DataONE:GEO reuse study/Phase 1
- Query PubMed Central for GEO accession number patterns
- Only look at one year of PMC because deposit rate (and possibly spectrum) not constant over time
- Also look at Highwire Press, Google Scholar, other full text sources?
- More difficult because can't process queries automatically
- Look for accession number patterns for datasets and data series?
Important for argument
This is a conservative estimate because:
- Many papers not in PMC (source for percentages?)
- Many data citations not attributed using accession numbers (source for percentages?)
Less important for argument
- Doesn't capture reuse outside the peer-reviewed literature (for example, reuse during training)
- Deposits into PMC not stable over time, distribution may change over time
In the meantime, here's a quick overview of where I'm headed, with details to follow as I see how it pans out. Feedback welcome, now or later.
I'm thinking that analysis of GEO data reuse could enable some interesting, straight-forward analysis relevant to "value of data that is being lost."
One of the themes of John Wilbanks's talk at the Science Commons symposium was that science, and science data, should be generative (ala Jonathan Zittrain: “Generativity is a systems capacity to produce unanticipated change from unfiltered contributions from broad and varied audiences").

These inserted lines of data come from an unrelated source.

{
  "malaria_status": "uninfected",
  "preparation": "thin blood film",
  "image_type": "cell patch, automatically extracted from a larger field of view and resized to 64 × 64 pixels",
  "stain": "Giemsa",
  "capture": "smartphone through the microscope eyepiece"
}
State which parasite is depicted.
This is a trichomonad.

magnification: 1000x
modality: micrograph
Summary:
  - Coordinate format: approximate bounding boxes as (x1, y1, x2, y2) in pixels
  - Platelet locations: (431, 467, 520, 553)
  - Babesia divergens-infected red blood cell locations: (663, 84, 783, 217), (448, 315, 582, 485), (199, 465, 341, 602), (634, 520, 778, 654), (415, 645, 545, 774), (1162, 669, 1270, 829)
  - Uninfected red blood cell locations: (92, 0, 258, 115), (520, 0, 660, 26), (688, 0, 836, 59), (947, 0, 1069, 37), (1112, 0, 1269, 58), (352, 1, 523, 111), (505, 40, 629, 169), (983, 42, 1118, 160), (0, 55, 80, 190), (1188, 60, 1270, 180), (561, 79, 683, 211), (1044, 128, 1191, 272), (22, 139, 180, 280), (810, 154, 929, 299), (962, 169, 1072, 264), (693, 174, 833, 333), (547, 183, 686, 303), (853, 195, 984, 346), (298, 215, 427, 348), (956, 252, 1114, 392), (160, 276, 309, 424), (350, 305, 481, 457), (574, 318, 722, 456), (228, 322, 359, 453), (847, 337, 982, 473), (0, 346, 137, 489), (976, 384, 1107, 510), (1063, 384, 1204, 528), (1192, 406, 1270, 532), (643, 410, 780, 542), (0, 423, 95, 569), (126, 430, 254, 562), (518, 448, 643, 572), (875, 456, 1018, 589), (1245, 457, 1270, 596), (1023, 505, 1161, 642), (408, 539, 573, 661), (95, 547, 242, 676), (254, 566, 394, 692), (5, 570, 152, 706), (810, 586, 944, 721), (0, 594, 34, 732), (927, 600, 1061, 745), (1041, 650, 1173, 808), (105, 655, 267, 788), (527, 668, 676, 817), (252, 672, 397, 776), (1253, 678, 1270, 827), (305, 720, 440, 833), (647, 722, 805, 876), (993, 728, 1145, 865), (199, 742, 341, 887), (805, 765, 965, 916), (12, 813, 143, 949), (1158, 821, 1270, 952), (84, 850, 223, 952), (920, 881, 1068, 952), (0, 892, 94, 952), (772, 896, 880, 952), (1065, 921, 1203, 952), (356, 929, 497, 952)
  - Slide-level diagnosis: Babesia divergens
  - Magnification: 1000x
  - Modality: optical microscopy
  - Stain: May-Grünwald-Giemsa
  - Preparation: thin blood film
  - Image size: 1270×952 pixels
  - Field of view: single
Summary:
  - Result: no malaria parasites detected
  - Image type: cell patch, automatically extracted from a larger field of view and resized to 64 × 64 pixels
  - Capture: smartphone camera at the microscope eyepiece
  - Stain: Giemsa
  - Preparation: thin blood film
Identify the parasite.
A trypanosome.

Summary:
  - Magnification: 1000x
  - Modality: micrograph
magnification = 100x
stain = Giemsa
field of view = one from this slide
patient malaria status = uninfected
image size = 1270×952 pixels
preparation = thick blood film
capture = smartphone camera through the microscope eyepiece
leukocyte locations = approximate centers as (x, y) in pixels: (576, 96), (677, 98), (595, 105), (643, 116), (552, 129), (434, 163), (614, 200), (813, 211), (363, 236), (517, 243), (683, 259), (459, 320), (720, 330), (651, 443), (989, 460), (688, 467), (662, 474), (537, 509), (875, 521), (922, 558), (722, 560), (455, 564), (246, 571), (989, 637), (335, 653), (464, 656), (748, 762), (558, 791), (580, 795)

Illustrating that a significant proportion of deposits to GEO have resulted in generative science would imply that data *not* submitted to GEO is a real loss to the scientific community's ability to "produce unanticipated change" and thus a loss of value.
Specifically, here's what I have in mind:
- Search the full text of all papers in PubMed Central for mention of each GEO accession number. Exclude papers that are in the "primary citation field" for that accession number. (This is the mechanism used to generate GEO's reuse list, I confirmed recently).
- For each of the PMC articles that reuse GEO data, collect PubMed metadata about authors, MeSH indexing terms, date of publication, etc.
- For each GEO dataset with at least one reusing article, collect metadata from GEO and PubMed
This would facilitate many possible analyses:
- as you proposed, investigate if there is indeed a "long tail" of data reuse. Are just a few datasets reused many times, or are many datasets reused?
- look at the rate of reuse over time, to see if it is accelerating relative to the rate of deposit
- how often are the reusers from the same institution as the data submitters, and how often is it someone from a different institution or country? (I could imagine * a map here, with arrows from data creation to data use.) Is the distribution of distinct authors and institutions flatter in reuse than in creation, indicating the inclusion of a broad audience?
- to what extent are the topics of papers that create data the same as the topics of papers that reuse the data? For example, if we clustered the creation and reuse articles, would the creation papers cluster together, separately from the reuse articles, or would the (create, reuse) pairs usually cluster together?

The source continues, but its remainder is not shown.